━━ Selected text
Revelation Space by Alastair Reynolds

In my continued zeal to fill up my corner of cyberspace, I frequently summarize books here. (I do read some summaries by others, and they are sometimes very helpful.) I try to avoid giving away essential surprises in plots.

Revelation Space (New York:Ace, 2000), by Alastair Reynolds, has been called "space opera." As I understand the term, I agree. It is also "hard" science fiction, in that it deals with astrophysics to some degree, and has some passages where Reynolds uses dialog to explain some physical phenomenon. It is Reynolds' first novel. My edition is a serious read, 585 pages.

The book is set in the 2500's. The science of the time has progressed to the point that it is possible to download a personality to a computer, and such a personality has at least most of the characteristics associated with real flesh-and-blood people. It is also possible to download a personality to another person, or at least to a person who is partly a human-artificial hybrid. One of the interesting things about the book is that the characters, nor the reader, can always be sure about who really is whom, because of this aspect. (I have written an extensive web page on the topic of uploading one's soul, in which I discuss several misgivings about the possibility of doing so.) Space travel is still only at sub-light speeds, so not all of the barriers we feel ourselves have been surmounted in 4 centuries or so.
━━━━
━━ Stored data
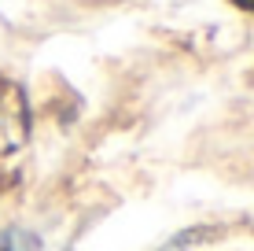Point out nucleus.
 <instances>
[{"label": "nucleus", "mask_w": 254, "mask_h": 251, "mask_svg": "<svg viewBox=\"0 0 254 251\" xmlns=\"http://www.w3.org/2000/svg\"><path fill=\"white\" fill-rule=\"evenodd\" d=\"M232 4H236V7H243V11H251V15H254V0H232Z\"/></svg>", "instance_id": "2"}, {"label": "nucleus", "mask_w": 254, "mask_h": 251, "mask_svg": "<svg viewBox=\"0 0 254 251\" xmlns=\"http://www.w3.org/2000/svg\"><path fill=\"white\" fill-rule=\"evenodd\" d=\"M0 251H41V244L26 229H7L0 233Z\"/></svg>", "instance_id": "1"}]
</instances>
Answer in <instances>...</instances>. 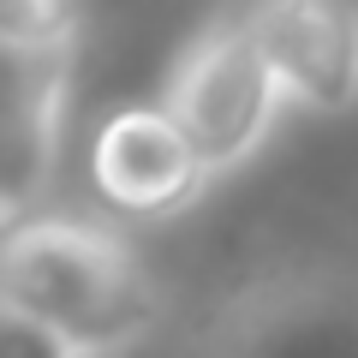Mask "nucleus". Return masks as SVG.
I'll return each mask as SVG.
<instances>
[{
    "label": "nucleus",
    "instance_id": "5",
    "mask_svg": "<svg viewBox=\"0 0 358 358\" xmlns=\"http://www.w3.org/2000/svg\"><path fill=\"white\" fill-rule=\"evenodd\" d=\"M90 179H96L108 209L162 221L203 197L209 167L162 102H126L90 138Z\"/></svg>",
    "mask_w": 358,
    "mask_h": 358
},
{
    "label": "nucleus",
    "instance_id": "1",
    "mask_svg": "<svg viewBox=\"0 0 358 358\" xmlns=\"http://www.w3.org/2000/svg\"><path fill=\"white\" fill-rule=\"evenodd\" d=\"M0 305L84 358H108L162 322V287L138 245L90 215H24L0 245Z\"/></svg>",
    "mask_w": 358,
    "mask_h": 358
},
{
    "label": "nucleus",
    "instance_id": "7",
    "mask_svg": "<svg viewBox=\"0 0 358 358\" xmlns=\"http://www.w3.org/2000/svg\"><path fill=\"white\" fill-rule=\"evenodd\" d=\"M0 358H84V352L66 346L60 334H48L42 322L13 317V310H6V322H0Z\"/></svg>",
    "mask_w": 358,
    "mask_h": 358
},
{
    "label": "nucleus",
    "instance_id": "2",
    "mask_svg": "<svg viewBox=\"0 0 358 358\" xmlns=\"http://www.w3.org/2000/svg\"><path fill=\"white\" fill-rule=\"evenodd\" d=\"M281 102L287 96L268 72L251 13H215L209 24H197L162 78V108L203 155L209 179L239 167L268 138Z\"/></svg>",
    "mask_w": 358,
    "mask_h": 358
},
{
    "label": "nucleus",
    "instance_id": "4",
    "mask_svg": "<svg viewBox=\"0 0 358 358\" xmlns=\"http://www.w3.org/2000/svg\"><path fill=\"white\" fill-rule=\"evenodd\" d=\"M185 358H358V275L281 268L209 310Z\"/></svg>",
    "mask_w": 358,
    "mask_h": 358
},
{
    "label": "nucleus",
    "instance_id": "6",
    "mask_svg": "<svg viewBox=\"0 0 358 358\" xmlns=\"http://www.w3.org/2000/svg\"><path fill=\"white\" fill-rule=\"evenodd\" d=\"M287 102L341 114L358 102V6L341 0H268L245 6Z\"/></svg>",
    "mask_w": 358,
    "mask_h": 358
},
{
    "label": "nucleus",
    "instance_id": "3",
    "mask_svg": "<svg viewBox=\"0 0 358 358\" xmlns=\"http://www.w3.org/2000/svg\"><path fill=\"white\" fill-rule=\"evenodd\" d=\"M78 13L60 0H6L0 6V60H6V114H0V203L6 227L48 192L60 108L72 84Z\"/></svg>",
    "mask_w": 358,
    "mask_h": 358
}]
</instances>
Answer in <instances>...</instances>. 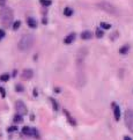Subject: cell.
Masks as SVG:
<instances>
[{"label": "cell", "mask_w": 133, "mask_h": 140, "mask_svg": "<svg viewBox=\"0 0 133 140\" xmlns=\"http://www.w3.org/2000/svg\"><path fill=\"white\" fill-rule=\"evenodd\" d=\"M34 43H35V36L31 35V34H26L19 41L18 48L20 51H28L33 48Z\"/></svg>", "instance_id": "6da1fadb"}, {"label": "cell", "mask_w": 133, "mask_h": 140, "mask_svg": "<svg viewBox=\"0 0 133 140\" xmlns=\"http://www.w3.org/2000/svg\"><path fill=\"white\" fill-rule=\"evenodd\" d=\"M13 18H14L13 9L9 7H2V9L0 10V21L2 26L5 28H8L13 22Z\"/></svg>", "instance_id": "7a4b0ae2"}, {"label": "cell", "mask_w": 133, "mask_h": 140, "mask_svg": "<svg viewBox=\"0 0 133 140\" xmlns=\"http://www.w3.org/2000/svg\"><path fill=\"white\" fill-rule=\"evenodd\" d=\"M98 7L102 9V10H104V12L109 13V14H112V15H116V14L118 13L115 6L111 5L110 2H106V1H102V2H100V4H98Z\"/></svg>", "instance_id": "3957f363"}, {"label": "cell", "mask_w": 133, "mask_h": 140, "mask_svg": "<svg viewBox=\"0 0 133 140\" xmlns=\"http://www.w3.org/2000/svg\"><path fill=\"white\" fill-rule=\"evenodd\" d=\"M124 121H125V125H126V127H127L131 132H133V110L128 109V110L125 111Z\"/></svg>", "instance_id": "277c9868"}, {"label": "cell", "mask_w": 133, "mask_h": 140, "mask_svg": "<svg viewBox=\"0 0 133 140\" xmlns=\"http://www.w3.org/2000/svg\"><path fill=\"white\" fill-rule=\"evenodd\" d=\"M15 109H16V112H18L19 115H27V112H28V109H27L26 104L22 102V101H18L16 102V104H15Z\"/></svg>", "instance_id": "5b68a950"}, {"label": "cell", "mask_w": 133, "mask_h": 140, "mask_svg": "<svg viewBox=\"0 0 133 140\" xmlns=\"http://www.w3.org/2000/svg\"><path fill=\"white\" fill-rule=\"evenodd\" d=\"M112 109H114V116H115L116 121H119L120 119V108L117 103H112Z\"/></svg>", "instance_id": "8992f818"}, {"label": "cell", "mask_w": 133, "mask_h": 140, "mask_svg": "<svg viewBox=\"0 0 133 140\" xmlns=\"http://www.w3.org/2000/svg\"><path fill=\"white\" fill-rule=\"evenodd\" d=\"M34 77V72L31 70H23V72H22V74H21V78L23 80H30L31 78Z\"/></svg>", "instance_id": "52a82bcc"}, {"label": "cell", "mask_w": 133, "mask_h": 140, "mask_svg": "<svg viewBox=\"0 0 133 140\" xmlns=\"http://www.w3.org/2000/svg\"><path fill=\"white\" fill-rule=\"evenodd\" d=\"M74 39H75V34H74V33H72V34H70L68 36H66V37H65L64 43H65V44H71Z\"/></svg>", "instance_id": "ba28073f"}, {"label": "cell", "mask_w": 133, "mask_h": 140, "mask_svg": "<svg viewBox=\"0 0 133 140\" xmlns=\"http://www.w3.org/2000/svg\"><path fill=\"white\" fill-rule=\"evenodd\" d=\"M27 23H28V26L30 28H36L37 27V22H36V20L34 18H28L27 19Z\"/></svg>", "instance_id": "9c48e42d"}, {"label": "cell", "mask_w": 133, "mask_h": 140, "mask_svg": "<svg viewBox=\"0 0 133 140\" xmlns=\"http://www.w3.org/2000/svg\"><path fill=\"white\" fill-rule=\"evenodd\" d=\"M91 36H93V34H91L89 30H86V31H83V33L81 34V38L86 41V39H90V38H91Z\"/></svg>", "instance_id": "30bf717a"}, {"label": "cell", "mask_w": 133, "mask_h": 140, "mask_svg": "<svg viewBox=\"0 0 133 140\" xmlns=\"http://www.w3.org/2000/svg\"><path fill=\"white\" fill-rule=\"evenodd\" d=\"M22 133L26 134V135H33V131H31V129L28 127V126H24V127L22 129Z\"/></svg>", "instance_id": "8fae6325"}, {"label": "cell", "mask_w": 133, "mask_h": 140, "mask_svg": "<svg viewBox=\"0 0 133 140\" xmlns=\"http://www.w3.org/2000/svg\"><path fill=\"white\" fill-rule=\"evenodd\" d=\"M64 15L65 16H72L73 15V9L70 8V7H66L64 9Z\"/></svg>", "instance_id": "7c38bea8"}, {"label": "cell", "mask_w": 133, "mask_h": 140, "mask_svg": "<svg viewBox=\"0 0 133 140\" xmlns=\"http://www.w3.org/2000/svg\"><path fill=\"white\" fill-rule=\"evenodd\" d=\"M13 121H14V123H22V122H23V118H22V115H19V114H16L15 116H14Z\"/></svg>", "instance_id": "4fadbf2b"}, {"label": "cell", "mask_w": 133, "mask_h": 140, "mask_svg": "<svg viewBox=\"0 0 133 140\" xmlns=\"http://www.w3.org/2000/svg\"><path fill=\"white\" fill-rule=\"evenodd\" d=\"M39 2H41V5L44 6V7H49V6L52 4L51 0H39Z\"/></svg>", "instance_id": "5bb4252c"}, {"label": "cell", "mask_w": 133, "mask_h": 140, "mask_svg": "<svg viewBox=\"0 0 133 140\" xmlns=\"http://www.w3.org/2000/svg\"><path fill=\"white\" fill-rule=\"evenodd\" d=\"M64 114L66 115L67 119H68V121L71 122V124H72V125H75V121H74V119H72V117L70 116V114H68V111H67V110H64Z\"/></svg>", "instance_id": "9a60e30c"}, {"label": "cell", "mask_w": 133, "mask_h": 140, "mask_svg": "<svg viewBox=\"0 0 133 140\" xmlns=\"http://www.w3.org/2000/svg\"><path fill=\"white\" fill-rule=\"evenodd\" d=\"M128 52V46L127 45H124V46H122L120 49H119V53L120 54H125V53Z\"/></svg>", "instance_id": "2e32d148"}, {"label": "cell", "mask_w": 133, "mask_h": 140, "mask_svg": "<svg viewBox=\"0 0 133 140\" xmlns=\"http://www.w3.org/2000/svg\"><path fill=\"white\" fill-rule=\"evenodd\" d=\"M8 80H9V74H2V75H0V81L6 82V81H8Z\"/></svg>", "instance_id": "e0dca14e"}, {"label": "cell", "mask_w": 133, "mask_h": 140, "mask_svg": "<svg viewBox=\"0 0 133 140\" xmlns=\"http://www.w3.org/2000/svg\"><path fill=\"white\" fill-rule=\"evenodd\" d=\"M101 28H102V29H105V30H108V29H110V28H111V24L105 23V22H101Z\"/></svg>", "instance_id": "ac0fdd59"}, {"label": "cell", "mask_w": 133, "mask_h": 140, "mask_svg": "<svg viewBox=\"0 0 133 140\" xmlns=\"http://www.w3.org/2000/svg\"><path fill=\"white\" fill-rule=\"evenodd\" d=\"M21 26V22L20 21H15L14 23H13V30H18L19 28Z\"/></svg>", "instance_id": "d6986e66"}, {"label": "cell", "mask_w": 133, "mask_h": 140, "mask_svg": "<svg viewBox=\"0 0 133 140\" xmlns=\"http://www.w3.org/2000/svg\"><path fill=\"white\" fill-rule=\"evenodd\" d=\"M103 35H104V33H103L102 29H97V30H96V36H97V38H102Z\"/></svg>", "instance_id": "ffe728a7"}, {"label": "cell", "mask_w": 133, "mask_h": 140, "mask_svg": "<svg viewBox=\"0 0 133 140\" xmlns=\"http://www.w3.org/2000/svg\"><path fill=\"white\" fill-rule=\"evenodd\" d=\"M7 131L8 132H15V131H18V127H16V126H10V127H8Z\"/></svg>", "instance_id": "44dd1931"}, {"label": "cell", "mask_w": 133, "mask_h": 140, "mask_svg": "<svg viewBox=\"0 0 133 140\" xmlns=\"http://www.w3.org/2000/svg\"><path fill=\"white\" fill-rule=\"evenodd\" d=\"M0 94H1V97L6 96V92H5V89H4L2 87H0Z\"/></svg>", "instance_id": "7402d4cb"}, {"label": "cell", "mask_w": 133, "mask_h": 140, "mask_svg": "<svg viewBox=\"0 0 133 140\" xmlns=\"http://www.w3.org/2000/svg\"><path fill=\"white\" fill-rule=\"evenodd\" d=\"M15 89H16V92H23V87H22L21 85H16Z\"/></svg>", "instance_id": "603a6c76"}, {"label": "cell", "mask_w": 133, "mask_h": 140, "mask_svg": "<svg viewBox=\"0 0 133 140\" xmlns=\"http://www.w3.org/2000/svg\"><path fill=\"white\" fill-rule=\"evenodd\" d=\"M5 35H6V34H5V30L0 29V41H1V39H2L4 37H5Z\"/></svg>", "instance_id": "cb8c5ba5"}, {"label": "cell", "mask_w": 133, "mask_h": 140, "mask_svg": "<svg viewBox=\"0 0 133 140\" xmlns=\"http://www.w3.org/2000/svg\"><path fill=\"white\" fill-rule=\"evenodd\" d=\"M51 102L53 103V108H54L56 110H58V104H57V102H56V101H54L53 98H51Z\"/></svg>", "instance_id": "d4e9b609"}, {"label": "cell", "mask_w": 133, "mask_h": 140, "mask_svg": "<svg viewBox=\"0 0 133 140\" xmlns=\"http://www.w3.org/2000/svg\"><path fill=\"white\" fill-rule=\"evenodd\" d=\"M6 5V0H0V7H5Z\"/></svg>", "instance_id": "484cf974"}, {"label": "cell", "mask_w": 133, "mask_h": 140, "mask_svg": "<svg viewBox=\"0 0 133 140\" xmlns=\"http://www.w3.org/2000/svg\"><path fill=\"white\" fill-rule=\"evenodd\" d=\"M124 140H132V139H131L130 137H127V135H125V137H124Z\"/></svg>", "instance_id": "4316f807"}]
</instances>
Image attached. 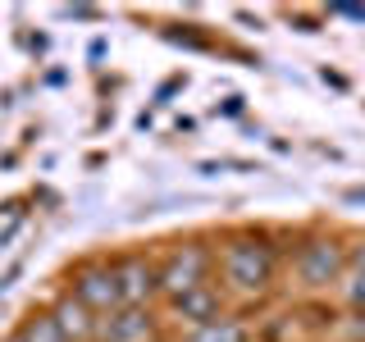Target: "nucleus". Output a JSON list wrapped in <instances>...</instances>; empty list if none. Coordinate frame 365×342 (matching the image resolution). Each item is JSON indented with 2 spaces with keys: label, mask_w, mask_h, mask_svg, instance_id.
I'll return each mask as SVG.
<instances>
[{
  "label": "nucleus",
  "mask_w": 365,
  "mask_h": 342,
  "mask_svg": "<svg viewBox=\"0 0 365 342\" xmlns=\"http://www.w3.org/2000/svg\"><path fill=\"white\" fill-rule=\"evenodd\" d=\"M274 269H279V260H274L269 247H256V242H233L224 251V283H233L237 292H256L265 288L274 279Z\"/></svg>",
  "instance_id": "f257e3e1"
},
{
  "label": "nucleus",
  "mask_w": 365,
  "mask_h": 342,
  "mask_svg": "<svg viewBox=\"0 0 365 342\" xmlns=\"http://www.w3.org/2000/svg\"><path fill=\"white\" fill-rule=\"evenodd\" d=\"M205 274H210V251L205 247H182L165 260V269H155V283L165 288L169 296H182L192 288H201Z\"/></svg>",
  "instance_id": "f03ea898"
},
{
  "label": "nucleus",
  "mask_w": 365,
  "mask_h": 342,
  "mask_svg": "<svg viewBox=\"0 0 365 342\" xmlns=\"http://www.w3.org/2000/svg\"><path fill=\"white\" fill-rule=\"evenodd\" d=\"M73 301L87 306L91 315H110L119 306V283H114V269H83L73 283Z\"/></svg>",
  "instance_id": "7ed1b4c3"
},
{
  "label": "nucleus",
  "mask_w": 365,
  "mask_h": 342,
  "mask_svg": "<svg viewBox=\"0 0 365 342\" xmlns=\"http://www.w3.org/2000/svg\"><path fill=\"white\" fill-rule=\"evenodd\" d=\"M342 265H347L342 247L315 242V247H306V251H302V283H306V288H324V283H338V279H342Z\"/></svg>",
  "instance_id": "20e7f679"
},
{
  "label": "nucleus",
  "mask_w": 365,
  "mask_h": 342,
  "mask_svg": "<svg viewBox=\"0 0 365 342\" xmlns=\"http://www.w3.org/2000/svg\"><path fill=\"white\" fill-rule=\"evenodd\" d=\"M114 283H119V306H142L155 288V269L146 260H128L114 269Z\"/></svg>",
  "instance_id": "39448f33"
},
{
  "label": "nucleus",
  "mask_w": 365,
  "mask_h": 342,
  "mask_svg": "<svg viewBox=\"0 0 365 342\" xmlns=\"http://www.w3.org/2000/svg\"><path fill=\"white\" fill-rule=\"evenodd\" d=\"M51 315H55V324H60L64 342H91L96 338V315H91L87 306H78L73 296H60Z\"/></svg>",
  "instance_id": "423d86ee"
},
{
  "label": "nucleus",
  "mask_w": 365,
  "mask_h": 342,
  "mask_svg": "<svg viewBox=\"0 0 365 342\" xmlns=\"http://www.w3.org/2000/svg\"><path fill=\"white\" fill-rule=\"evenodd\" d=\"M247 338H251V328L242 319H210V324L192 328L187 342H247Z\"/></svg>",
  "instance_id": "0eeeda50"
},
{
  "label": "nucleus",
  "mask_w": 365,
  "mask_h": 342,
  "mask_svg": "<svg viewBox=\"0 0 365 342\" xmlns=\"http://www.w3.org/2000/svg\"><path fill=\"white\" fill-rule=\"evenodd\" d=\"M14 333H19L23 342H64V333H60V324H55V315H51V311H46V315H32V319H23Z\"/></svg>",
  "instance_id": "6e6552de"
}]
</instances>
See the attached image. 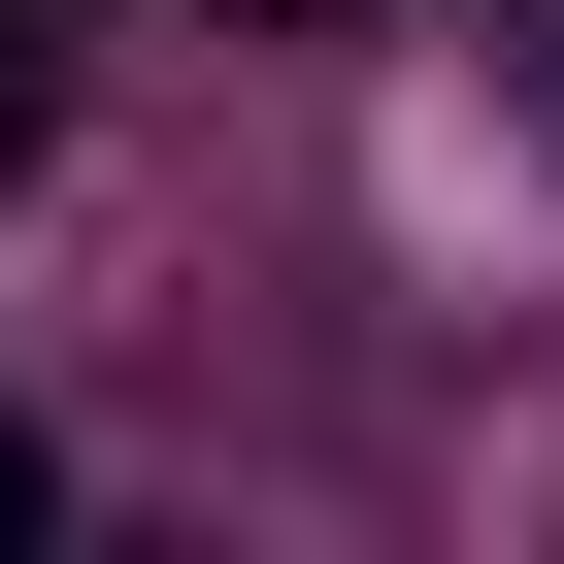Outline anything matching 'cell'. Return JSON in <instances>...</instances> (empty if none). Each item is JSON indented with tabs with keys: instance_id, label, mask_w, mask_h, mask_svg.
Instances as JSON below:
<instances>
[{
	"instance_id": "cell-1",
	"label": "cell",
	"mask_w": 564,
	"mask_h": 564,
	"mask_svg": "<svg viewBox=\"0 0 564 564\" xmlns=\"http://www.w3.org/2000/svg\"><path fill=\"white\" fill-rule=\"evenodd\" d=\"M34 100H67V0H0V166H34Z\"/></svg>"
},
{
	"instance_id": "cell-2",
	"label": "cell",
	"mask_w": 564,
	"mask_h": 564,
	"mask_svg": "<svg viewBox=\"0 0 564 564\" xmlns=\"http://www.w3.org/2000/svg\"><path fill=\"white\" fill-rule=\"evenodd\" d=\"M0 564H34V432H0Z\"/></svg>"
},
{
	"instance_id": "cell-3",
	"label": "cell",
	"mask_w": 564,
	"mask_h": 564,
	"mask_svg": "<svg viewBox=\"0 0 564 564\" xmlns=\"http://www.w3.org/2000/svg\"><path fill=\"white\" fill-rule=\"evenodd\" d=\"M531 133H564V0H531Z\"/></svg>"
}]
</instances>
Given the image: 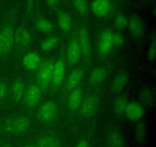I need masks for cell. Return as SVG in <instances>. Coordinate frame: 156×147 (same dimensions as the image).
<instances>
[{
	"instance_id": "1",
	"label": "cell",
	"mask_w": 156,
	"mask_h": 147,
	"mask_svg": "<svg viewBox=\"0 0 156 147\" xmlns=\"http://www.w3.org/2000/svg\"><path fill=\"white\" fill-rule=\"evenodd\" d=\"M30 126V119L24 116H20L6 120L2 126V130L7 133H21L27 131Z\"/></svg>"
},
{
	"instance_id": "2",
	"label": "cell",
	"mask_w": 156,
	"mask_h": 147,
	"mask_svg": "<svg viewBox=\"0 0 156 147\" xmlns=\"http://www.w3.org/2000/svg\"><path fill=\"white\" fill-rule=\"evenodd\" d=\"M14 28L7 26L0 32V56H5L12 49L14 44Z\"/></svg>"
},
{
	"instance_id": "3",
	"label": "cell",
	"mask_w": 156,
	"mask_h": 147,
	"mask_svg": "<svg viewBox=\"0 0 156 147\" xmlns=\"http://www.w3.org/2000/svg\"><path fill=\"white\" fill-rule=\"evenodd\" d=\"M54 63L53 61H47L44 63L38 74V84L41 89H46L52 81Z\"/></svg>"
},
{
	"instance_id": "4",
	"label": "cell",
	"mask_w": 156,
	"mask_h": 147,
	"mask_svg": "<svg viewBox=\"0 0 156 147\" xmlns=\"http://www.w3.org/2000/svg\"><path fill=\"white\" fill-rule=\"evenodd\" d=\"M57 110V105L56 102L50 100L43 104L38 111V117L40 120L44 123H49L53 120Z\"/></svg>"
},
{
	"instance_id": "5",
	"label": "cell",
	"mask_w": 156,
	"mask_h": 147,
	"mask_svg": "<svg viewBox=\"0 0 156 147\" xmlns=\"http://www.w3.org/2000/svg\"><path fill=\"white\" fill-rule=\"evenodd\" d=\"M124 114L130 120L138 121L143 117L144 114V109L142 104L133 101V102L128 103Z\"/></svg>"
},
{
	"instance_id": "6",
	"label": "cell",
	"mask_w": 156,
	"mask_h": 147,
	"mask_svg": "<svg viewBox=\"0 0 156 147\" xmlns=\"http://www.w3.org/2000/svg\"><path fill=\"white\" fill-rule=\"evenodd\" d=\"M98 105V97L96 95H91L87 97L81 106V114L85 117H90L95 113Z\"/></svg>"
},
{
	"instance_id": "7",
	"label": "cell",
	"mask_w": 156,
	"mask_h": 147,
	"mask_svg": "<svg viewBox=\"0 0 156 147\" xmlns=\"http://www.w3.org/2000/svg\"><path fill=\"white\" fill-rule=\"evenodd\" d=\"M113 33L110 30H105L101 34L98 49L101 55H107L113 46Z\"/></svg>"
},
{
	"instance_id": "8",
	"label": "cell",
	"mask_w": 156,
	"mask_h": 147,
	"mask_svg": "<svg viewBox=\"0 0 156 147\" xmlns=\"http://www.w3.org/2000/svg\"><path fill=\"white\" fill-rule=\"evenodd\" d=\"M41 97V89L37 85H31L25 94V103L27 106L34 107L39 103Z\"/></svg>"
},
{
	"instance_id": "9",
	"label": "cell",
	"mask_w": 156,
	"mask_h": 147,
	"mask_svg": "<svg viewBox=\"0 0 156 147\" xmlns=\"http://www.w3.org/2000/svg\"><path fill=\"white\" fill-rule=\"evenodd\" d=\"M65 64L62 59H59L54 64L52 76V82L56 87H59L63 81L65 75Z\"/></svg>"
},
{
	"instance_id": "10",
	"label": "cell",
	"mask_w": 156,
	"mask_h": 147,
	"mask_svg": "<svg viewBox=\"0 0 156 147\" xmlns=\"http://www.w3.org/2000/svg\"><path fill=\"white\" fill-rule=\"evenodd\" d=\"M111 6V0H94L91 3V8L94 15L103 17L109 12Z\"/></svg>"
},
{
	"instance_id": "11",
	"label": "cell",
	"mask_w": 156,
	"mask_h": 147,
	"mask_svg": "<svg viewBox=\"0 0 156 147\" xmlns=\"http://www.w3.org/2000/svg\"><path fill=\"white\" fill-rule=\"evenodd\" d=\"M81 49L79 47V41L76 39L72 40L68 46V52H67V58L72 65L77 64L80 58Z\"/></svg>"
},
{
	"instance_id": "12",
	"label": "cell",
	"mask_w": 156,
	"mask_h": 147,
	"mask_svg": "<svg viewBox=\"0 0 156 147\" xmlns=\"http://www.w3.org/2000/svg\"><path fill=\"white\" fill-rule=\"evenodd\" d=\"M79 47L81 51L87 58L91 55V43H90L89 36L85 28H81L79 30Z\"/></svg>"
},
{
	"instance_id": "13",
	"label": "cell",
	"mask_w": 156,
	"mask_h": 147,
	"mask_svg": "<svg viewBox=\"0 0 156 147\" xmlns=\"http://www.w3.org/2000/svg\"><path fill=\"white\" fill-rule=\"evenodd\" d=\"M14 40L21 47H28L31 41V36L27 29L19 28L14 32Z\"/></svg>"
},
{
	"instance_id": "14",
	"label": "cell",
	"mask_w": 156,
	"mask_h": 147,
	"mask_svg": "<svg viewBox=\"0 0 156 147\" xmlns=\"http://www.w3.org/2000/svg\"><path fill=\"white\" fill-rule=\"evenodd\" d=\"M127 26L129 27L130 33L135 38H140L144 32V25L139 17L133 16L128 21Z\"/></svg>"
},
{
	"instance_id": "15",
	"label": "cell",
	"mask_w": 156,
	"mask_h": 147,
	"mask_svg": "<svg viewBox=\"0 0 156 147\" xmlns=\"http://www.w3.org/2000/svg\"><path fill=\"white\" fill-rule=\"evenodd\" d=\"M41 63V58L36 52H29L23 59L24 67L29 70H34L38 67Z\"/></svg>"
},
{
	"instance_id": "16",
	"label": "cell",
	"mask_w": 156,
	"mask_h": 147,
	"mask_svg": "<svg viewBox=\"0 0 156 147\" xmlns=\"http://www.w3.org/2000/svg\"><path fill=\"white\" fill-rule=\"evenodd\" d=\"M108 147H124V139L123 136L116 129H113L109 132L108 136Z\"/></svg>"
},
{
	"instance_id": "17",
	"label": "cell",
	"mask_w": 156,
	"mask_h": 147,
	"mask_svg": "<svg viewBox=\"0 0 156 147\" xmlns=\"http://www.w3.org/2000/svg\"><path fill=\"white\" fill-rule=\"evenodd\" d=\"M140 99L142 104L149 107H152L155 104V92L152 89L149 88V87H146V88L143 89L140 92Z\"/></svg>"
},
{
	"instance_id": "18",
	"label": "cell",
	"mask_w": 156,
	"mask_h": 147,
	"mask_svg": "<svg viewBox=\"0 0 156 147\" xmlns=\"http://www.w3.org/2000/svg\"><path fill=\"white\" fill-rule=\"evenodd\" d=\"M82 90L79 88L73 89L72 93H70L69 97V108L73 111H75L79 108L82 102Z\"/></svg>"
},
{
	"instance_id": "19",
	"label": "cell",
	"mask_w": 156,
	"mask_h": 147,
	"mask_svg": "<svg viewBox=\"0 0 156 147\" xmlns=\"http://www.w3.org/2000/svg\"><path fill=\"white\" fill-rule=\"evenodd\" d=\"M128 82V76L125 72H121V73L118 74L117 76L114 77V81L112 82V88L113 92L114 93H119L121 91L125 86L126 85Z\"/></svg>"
━━━━
Duplicate the stretch of the Revelation Space review from "In my continued" through "surprises in plots.". The records play no part in this task.

## Result of this task
In my continued zeal to fill up my corner of cyberspace, I frequently summarize books here. (I do read some summaries by others, and they are sometimes very helpful.) I try to avoid giving away essential surprises in plots.